[START OF DOCUMENT SEGMENT]
Opinion
A-17-CV-643-SS
03-26-2018
REPORT AND RECOMMENDATION OF THE UNITED STATES MAGISTRATE JUDGE TO: THE HONORABLE SAM SPARKS UNITED STATES DISTRICT JUDGE
Before the Court are Petitioner Michael Fillenworth's Petition for Writ of Habeas Corpus pursuant to 28 U.S.C. § 2241 (Dkt. No. 1) and Memorandum of Law (Dkt. No. 4); Respondent's Response to the Petition for Writ of Habeas Corpus (Dkt. No. 8); and Petitioner's Reply (Dkt. No. 10).
The undersigned Magistrate Judge submits this Report and Recommendation to the United States District Court pursuant to 28 U.S.C. §636(b) and Rule 1 of Appendix C of the Local Court Rules of the United States District Court for the Western District of Texas, Local Rules for the Assignment of Duties to United States Magistrate Judges.
I. GENERAL BACKGROUND
On September 15, 2005, pursuant to a plea agreement, Michael Fillenworth pled guilty to possession with intent to distribute methamphetamine in violation of 21 U.S.C. § 841, felon in possession of a firearm in violation of 18 U.S.C. § 922(g)(1), and carrying a firearm during a drug trafficking crime in violation of 18 U.S.C. § 924(c)(1)(A)(i). Dkt. No. 20 in A-05-CR-137 SS. On November 28, 2005, the District Court sentenced Fillenworth to 84 months imprisonment, a five- year term of supervised release and a $300 special assessment fee. See Dkt. No. 25 in A-05-CR-137 SS. Fillenworth was released from federal custody and began his term of supervised release on July 28, 2011.
[END OF DOCUMENT SEGMENT]
*PROBLEMS TO SOLVE*.
1) In the magistrate judge's report, on what date did Fillenworth begin his term of supervised release?
2) Write the next part of the magistrate judge's report, picking up after its final sentence.
The lines play no part in this work.
[START OF DATASET EXTRACT]
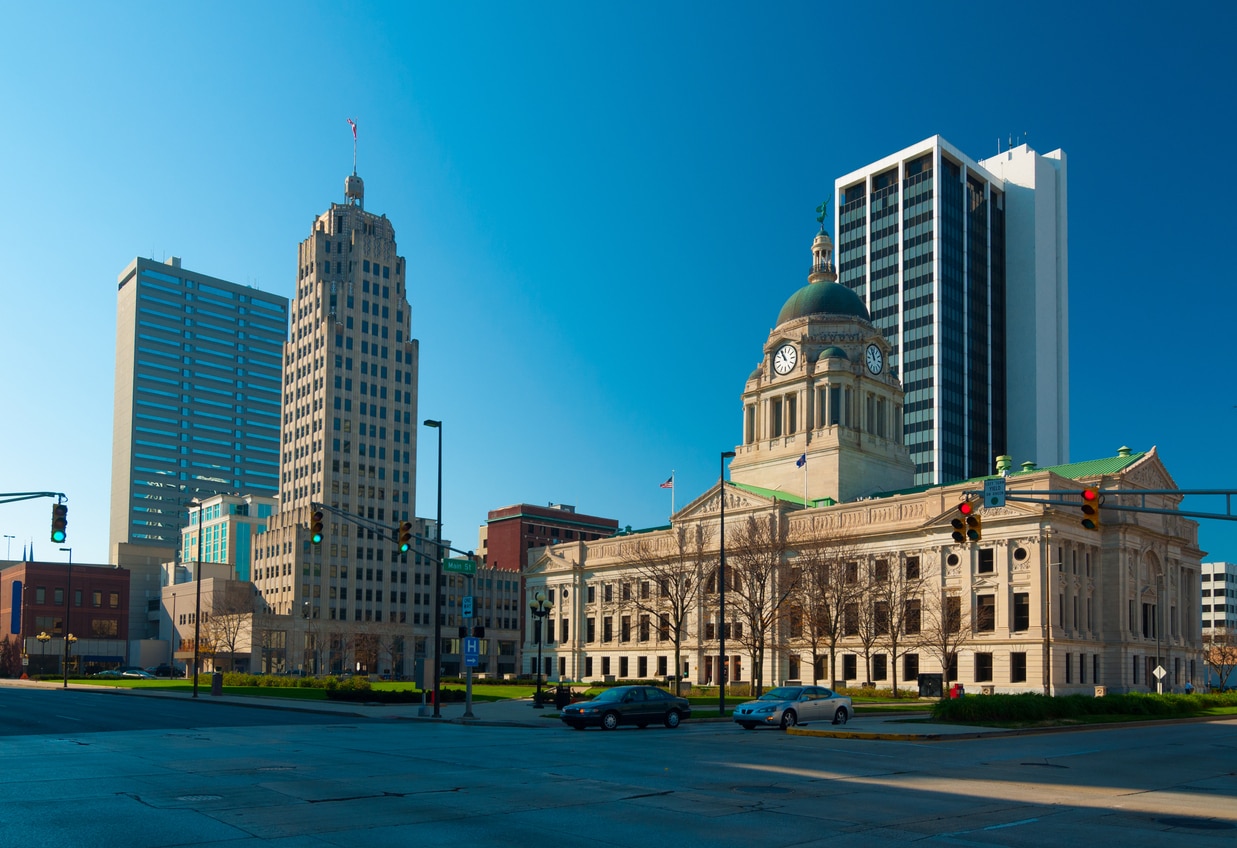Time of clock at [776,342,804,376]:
[END OF DATASET EXTRACT]
*WRITTEN RESPONSES*.
1) July 28, 2011.

2)
On October 1, 2013, the Austin Police Department arrested Fillenworth on an outstanding warrant for Theft of Services and he was released from custody that same day. On October 24, 2013, the Round Rock Police Department arrested Fillenworth for Forgery and Fraudulent Use or Possession of Identifying Information and placed him in state custody. On March 12, 2015, Fillenworth was released from state custody. The next day, the United States Marshal arrested Fillenworth for violating his terms of supervised release (for committing another crime and for failing to notify his probation officer) and he was placed back in federal custody. On April 24, 2015, the District Court revoked Fillenworth's term of supervised release and re-sentenced him to a total of 48 months imprisonment and a three-year term of supervised release. Dkt. No. 44 in A-05-CR-137 SS. The Judgment was silent as to how the sentence would run against any state sentence. Fillenworth did not file a direct appeal of his federal sentence. On September 22, 2015, Fillenworth was sentenced in the state court case to five years of imprisonment for Forgery and Fraudulent Use or Possession of Identifying Information, to be run concurrently. Exh. B to Dkt. No. 8 at ¶ 8. The Bureau of Prisons has calculated his projected release date to be September 4, 2018.
Fillenworth has filed this Petition for Writ of Habeas Corpus under 28 U.S.C. § 2241 arguing that the Bureau of Prisons ("BOP") has incorrectly calculated his sentence by failing to give him credit against his federal sentence for the time he spend in state custody from October 25, 2013 to March 12, 2015.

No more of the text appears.